Posted 10/27/2012 09:24 am
Updated 1 year ago
LITTLE ROCK — Amid political campaigns that focus largely on the state of the domestic economy, one group is arguing that Americans don't have it so bad when compared to people in other countries.
ONE, a non-partisan group co-founded by U2 lead singer Bono, has waded into the political arena, bringing conservative heavyweights such as former Arkansas governor Mike Huckabee together with Democrats including former U.S. Sen. Blanche Lincoln to convince people that America shouldn't give up on humanitarian aid.
It's not that poverty has been absent from politicking this year. Republican vice presidential candidate Paul Ryan addressed it just this week, saying, "In this war on poverty, poverty is winning." But the stump speeches that mention poverty tend to focus on its role in America, not the world.
ONE aims to change that.
"For all our hard times, there are people who are significantly worse off than us," said ONE president and CEO Michael Elliott, who flew to Arkansas this week to speak at the Clinton School of Public Service.
Elliott's visit came shortly after two of the state's sons and daughters — Huckabee and Lincoln — put aside their differing political views and wrote an op-ed that says U.S. foreign aid still makes sense.

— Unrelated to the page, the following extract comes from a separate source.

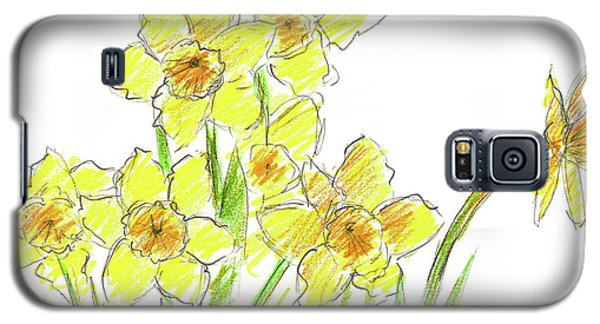 Galaxy S5 Case featuring the painting Spring Daffodils by Cathie Richardson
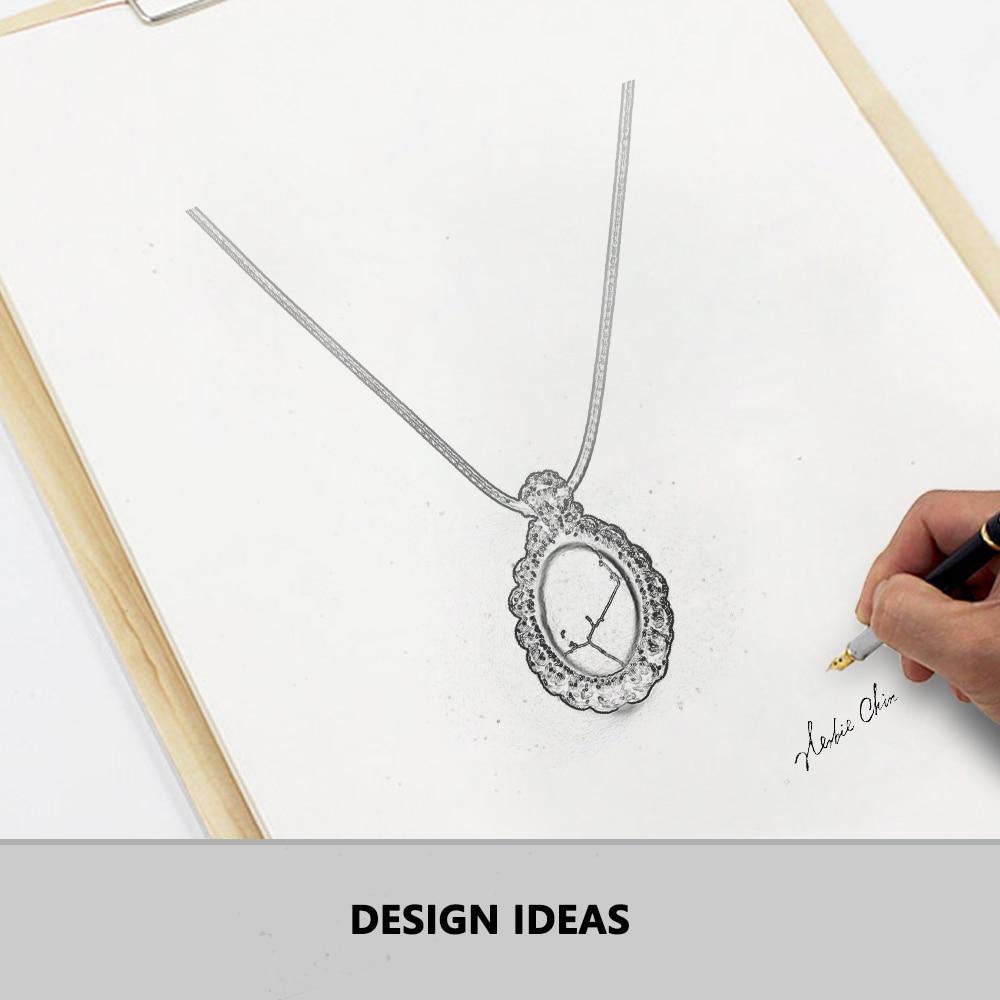 Designer-44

"From a security perspective, the fight against extreme poverty is one of the best ways to tackle the root causes of instability, violence, and war," Huckabee and Lincoln wrote in a piece in Politico this week.
Huckabee and Lincoln aside, ONE's campaigning arm has garnered other supporters in its non-partisan quest to hoist global poverty up as a priority in the Nov. 6 election.

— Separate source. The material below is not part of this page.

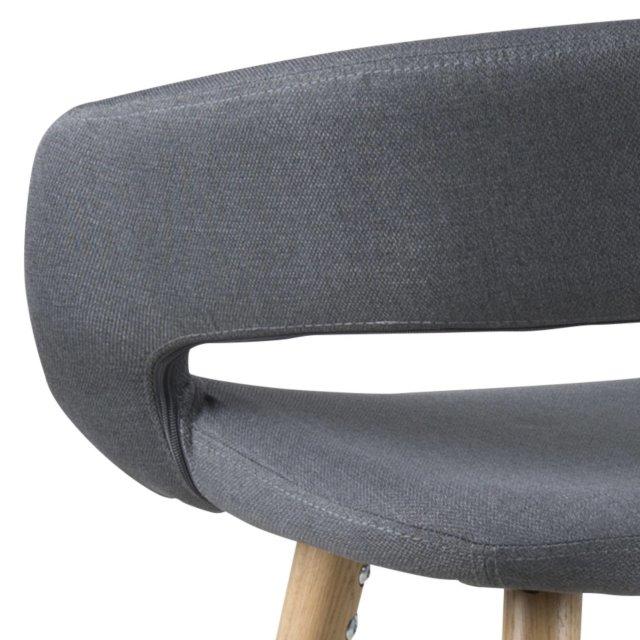 Barska stolica Grace Dark Grey/Natural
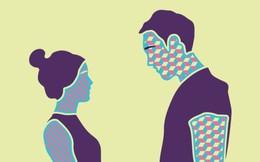 Phụ nữ càng tham vọng, đàn ông càng sợ yêu?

Both President Barack Obama and Republican nominee Mitt Romney's campaigns have praised ONE in statements issued to the organization.
"I commend the ONE campaign for bringing more attention to the plight of global poverty," former Massachusetts Gov. Romney's statement on the ONE website says. "Although many Americans rightly are concerned about our current difficulties here at home, our nation never turns a blind eye to human suffering abroad."

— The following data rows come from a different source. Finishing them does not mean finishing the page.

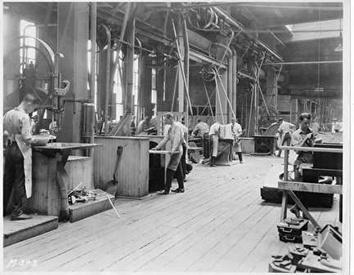 Photo of Apprentices in Shop at Allis-Chalmers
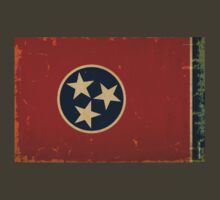Tennessee State Flag VINTAGE T-Shirt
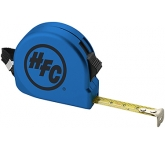 Constructor 3m Printed Tape Measure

Obama's expressed similar sentiments.
"The next four years will be full of tough choices," his statement to ONE says. "Some will argue that as we continue to grow our economy by investing in a strong middle class we must put our other commitments on hold. That choice is false — and it's not one we have to accept."
Plus, Elliott, Huckabee and Lincoln argue, the money that the U.S. spends on foreign aid is a relatively small amount.
"The programs that we advocate on behalf of take up well less than 1 percent of the U.S. federal budget, so we are not going to sort out the fiscal problems that we may have on the back of overseas development programs," Elliott said.